## WHAT TO PRODUCE:
Which lines in the data below contain the word "scientific"? Copy each of them.
DATA SUPPLIED Start Marker
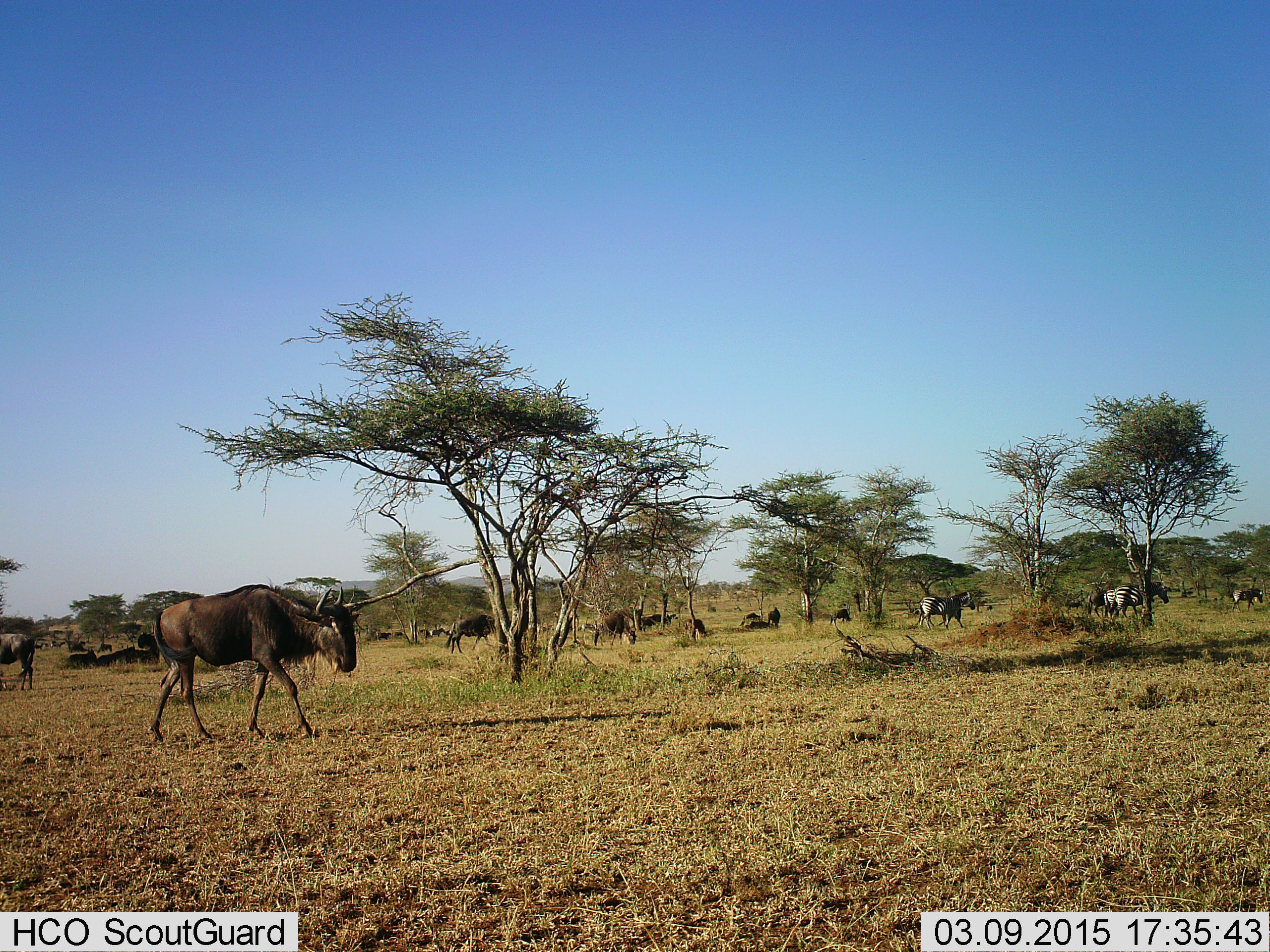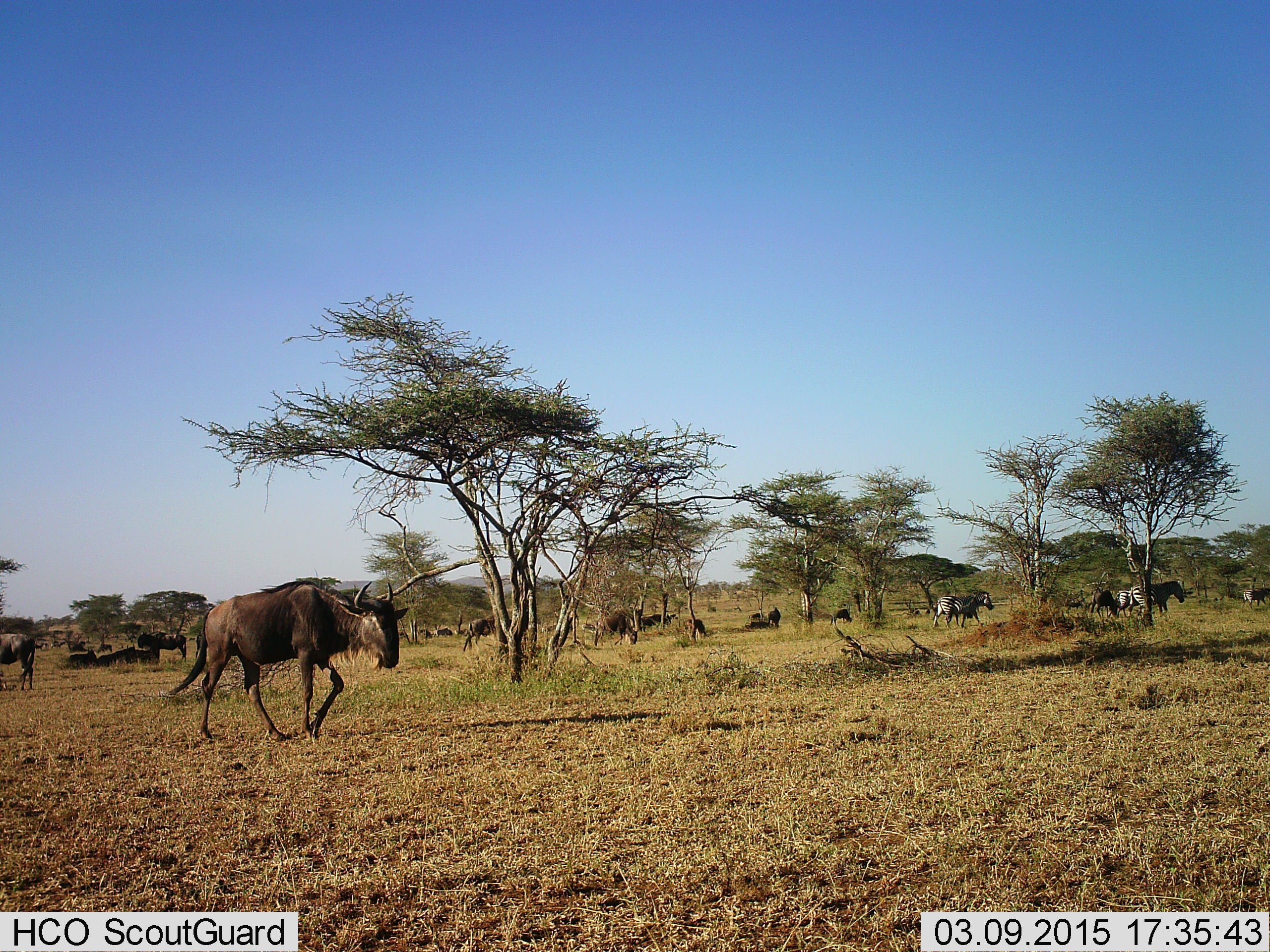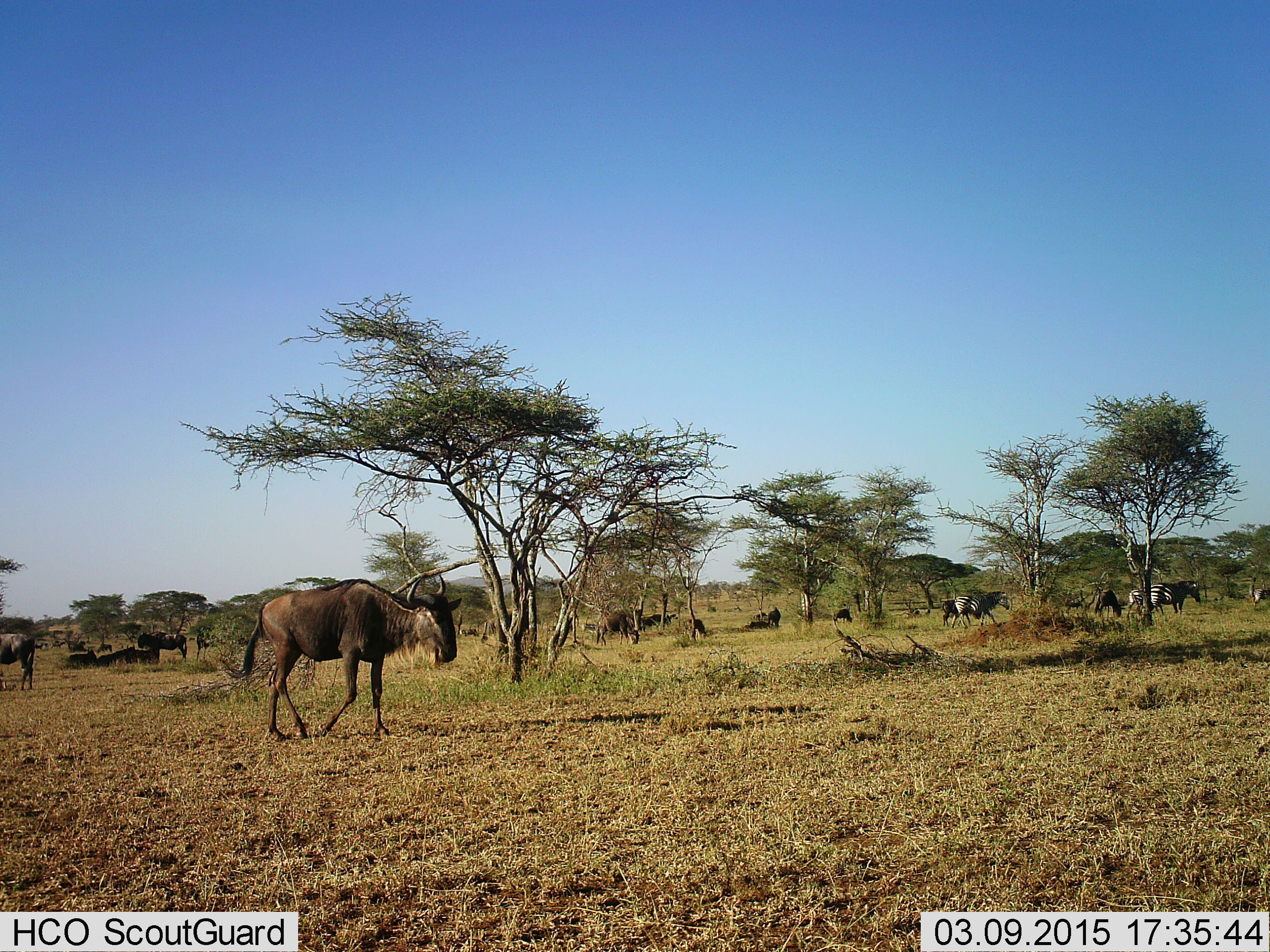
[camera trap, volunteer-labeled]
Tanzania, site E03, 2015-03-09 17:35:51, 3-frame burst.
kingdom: Animalia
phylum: Chordata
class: Mammalia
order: Artiodactyla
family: Bovidae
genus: Connochaetes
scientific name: Connochaetes taurinus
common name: blue wildebeest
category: wildebeest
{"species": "wildebeest (blue wildebeest) (Connochaetes taurinus)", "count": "11-50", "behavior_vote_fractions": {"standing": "56%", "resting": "28%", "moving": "100%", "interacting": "0%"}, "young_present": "0%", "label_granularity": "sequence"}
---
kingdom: Animalia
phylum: Chordata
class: Mammalia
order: Perissodactyla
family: Equidae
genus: Equus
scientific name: Equus quagga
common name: plains zebra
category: zebra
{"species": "zebra (plains zebra) (Equus quagga)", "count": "4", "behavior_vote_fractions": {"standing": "10%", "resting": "0%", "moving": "90%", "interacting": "0%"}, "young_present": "0%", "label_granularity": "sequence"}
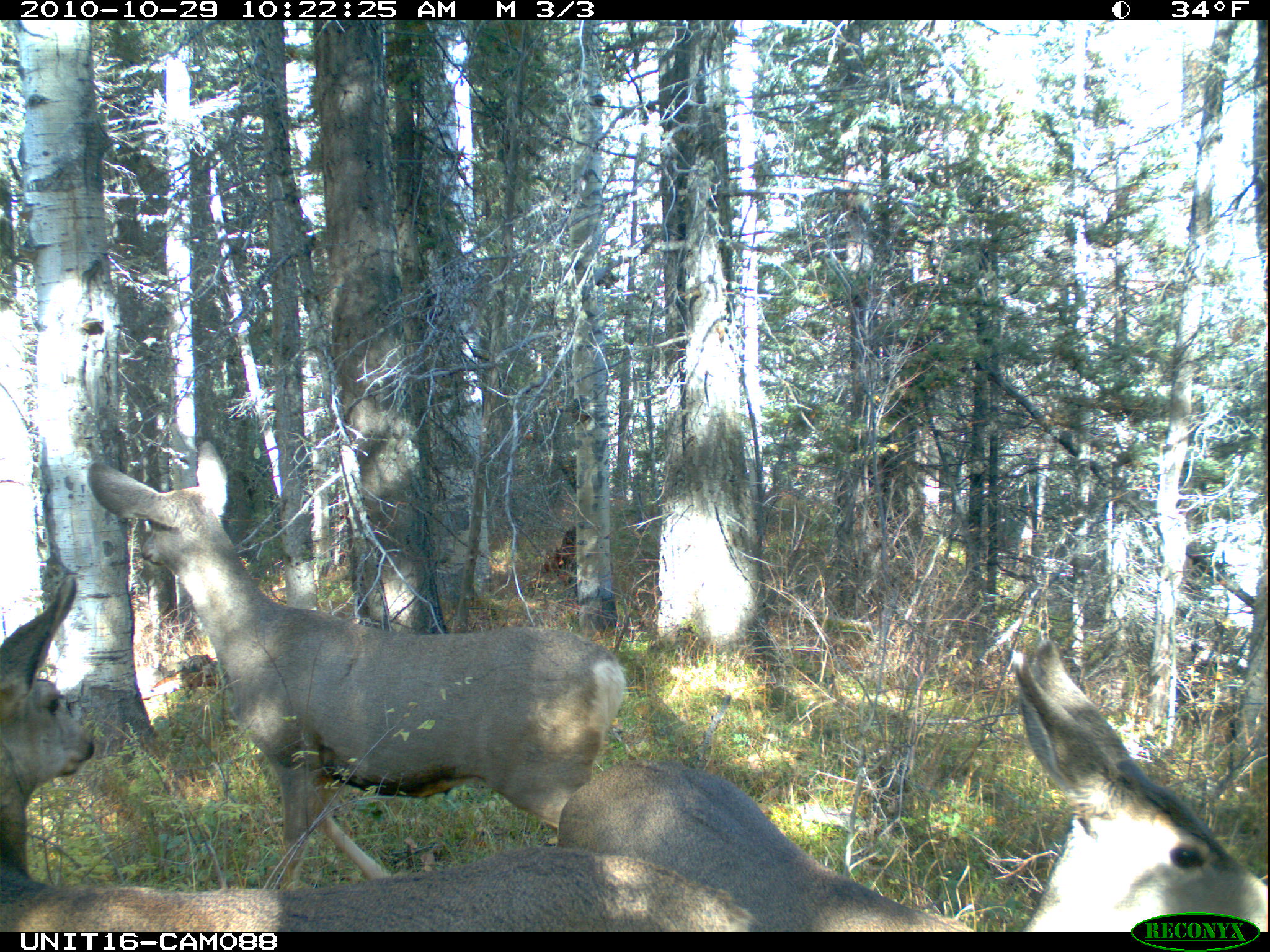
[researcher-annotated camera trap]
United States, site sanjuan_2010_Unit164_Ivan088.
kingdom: Animalia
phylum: Chordata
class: Mammalia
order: Artiodactyla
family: Cervidae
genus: Odocoileus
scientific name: Odocoileus hemionus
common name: mule deer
Odocoileus hemionus (mule deer).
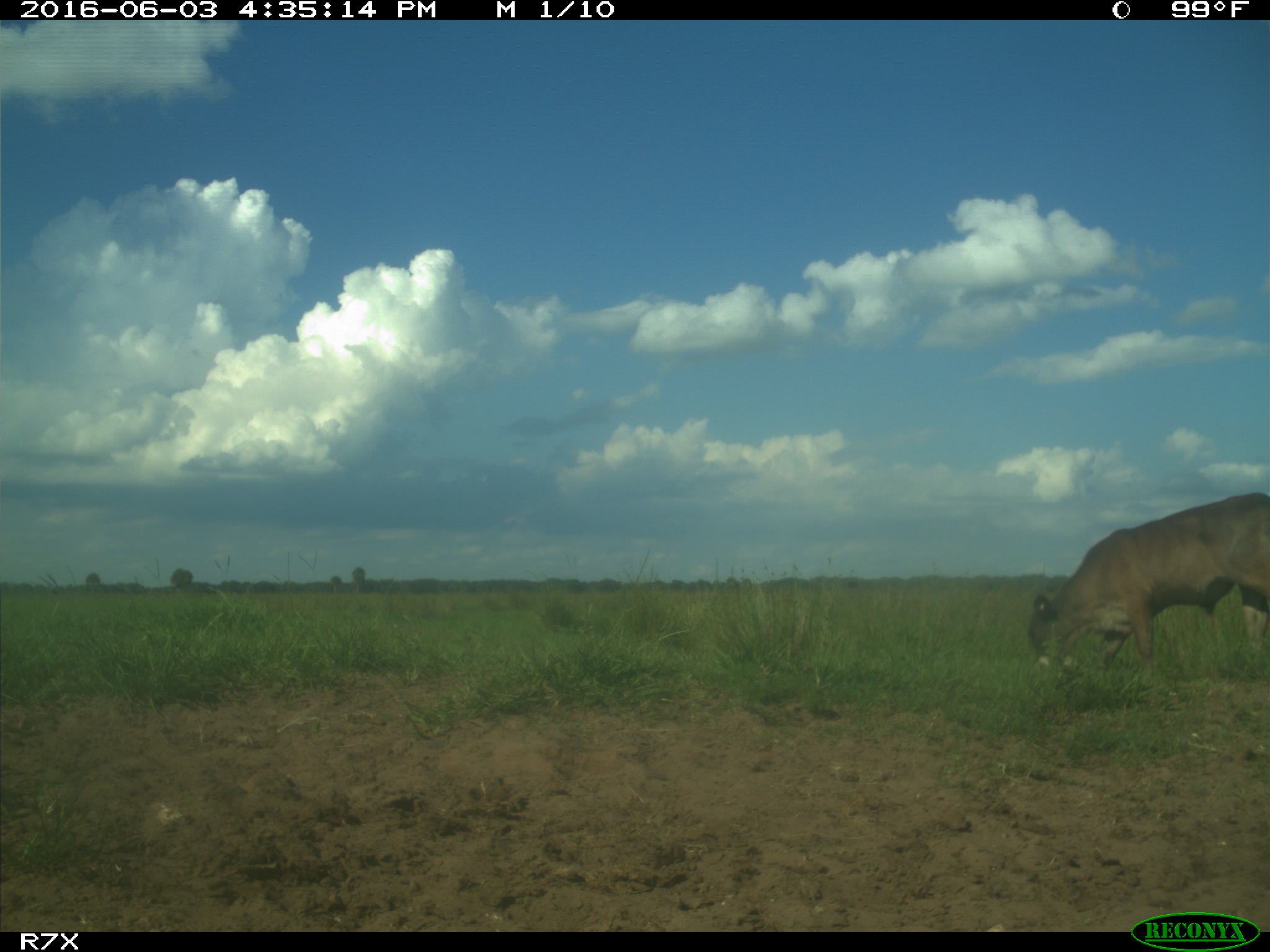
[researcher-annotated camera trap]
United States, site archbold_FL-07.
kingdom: Animalia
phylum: Chordata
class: Mammalia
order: Artiodactyla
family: Bovidae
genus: Bos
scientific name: Bos taurus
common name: domestic cow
Bos taurus (domestic cow).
DATA SUPPLIED End Marker
## EXERCISE RESULT:
scientific name: Connochaetes taurinus
scientific name: Equus quagga
scientific name: Odocoileus hemionus
scientific name: Bos taurus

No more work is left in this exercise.